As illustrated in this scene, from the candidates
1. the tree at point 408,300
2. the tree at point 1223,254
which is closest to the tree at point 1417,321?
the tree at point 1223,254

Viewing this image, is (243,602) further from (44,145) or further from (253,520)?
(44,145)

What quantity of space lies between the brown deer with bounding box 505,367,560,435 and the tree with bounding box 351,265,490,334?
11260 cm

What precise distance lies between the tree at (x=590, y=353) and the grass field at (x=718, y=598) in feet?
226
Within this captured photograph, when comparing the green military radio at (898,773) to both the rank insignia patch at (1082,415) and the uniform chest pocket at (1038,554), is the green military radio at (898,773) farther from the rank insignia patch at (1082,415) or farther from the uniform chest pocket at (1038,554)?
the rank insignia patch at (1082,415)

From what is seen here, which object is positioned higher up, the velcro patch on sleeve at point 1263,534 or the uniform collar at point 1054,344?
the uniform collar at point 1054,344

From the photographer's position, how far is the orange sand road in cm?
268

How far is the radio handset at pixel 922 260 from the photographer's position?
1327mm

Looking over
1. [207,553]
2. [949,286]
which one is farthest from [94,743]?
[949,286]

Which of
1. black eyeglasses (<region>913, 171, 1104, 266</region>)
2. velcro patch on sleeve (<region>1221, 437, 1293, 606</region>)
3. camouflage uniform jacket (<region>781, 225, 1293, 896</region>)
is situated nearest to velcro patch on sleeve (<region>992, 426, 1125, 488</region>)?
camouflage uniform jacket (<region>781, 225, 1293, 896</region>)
========================
**Exercise**
Repeat every item above word for word, from first to last.

**Solved problem**
As illustrated in this scene, from the candidates
1. the tree at point 408,300
2. the tree at point 1223,254
which is closest to the tree at point 1417,321?
the tree at point 1223,254

Viewing this image, is (243,602) further from (44,145) or further from (253,520)?
(44,145)

What quantity of space lies between the brown deer with bounding box 505,367,560,435 and the tree with bounding box 351,265,490,334?
11260 cm

What precise distance lies between the tree at (x=590, y=353) and the grass field at (x=718, y=598) in feet?
226
Within this captured photograph, when comparing the green military radio at (898,773) to both the rank insignia patch at (1082,415) and the uniform chest pocket at (1038,554), is the green military radio at (898,773) farther from the rank insignia patch at (1082,415) or farther from the uniform chest pocket at (1038,554)?
the rank insignia patch at (1082,415)

From what is seen here, which object is positioned higher up, the velcro patch on sleeve at point 1263,534 or the uniform collar at point 1054,344?
the uniform collar at point 1054,344

From the photographer's position, how far is the orange sand road in cm?
268

How far is the radio handset at pixel 922 260 from the photographer's position?
1327mm

Looking over
1. [207,553]
2. [949,286]
which one is farthest from [94,743]?
[949,286]

Which of
1. black eyeglasses (<region>913, 171, 1104, 266</region>)
2. velcro patch on sleeve (<region>1221, 437, 1293, 606</region>)
3. camouflage uniform jacket (<region>781, 225, 1293, 896</region>)
is situated nearest to velcro patch on sleeve (<region>992, 426, 1125, 488</region>)?
camouflage uniform jacket (<region>781, 225, 1293, 896</region>)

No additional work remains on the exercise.